● Task item:
Search the entries for the line containing "common name: blue wildebeest". Repeat it, then every line after it, exactly through the final line.

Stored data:
>>>>

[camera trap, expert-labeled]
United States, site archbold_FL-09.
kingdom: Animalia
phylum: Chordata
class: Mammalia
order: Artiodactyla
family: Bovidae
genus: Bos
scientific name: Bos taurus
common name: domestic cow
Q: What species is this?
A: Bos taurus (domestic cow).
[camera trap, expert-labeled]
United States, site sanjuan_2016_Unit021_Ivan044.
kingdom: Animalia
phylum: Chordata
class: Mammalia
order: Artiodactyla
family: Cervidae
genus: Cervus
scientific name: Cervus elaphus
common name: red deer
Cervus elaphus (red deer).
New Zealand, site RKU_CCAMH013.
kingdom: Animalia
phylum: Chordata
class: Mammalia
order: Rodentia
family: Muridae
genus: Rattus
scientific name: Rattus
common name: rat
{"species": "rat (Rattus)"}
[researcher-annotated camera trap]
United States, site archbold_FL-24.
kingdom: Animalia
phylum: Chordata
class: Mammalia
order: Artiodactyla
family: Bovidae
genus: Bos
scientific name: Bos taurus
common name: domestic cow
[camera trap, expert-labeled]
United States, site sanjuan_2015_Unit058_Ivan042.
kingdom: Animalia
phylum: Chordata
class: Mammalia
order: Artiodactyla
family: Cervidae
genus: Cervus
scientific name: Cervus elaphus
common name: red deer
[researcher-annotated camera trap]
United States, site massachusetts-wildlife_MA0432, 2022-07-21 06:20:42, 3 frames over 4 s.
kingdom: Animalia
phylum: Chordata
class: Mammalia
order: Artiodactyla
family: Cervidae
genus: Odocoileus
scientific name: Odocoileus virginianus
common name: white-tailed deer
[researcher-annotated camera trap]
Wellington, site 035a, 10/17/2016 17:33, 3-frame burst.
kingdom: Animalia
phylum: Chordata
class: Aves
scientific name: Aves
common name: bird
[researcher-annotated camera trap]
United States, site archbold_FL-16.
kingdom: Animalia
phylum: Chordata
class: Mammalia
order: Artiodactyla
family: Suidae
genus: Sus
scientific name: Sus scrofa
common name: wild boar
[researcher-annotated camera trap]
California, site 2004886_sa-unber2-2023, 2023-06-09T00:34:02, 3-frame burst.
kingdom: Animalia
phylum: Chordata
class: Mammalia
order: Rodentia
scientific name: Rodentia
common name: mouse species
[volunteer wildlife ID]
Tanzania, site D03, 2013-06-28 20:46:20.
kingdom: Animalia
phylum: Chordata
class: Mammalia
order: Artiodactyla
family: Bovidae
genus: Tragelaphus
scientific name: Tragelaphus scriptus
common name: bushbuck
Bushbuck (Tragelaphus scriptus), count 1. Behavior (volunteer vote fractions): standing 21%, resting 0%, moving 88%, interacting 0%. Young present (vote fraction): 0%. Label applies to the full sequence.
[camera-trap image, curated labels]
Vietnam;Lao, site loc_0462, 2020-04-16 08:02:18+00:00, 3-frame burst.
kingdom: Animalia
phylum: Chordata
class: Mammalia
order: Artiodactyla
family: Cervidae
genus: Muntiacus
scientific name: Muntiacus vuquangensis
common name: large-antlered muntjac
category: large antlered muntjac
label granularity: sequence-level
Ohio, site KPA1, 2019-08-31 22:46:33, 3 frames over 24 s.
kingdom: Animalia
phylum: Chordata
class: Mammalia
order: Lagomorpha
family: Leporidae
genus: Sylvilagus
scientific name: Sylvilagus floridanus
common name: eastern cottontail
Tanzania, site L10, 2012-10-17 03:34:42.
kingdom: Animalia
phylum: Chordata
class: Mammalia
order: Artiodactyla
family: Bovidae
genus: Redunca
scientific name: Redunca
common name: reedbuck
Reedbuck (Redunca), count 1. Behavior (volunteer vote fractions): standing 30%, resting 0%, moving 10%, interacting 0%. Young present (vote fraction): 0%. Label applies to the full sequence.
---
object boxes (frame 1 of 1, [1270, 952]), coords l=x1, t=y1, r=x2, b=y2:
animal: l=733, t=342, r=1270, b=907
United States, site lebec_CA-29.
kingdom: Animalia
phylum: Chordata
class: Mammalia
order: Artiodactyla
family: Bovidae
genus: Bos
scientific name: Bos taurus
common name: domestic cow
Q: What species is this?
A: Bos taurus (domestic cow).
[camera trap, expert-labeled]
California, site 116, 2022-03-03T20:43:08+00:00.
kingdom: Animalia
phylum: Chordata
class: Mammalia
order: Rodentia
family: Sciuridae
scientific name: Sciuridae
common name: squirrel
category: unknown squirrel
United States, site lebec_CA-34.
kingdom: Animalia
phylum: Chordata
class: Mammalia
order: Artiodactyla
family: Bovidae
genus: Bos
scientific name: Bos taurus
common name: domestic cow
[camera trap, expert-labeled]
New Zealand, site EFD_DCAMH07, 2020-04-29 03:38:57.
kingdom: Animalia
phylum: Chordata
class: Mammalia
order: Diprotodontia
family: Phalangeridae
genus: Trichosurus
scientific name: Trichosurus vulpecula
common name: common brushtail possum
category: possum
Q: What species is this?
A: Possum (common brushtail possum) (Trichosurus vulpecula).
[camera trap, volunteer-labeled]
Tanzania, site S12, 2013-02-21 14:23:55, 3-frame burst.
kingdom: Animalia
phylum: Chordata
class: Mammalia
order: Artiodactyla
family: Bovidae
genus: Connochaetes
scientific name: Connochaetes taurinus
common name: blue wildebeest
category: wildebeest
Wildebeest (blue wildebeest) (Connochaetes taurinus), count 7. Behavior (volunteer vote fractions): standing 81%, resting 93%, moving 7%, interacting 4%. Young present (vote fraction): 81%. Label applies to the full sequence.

<<<<

● Written response:
common name: blue wildebeest
category: wildebeest
Wildebeest (blue wildebeest) (Connochaetes taurinus), count 7. Behavior (volunteer vote fractions): standing 81%, resting 93%, moving 7%, interacting 4%. Young present (vote fraction): 81%. Label applies to the full sequence.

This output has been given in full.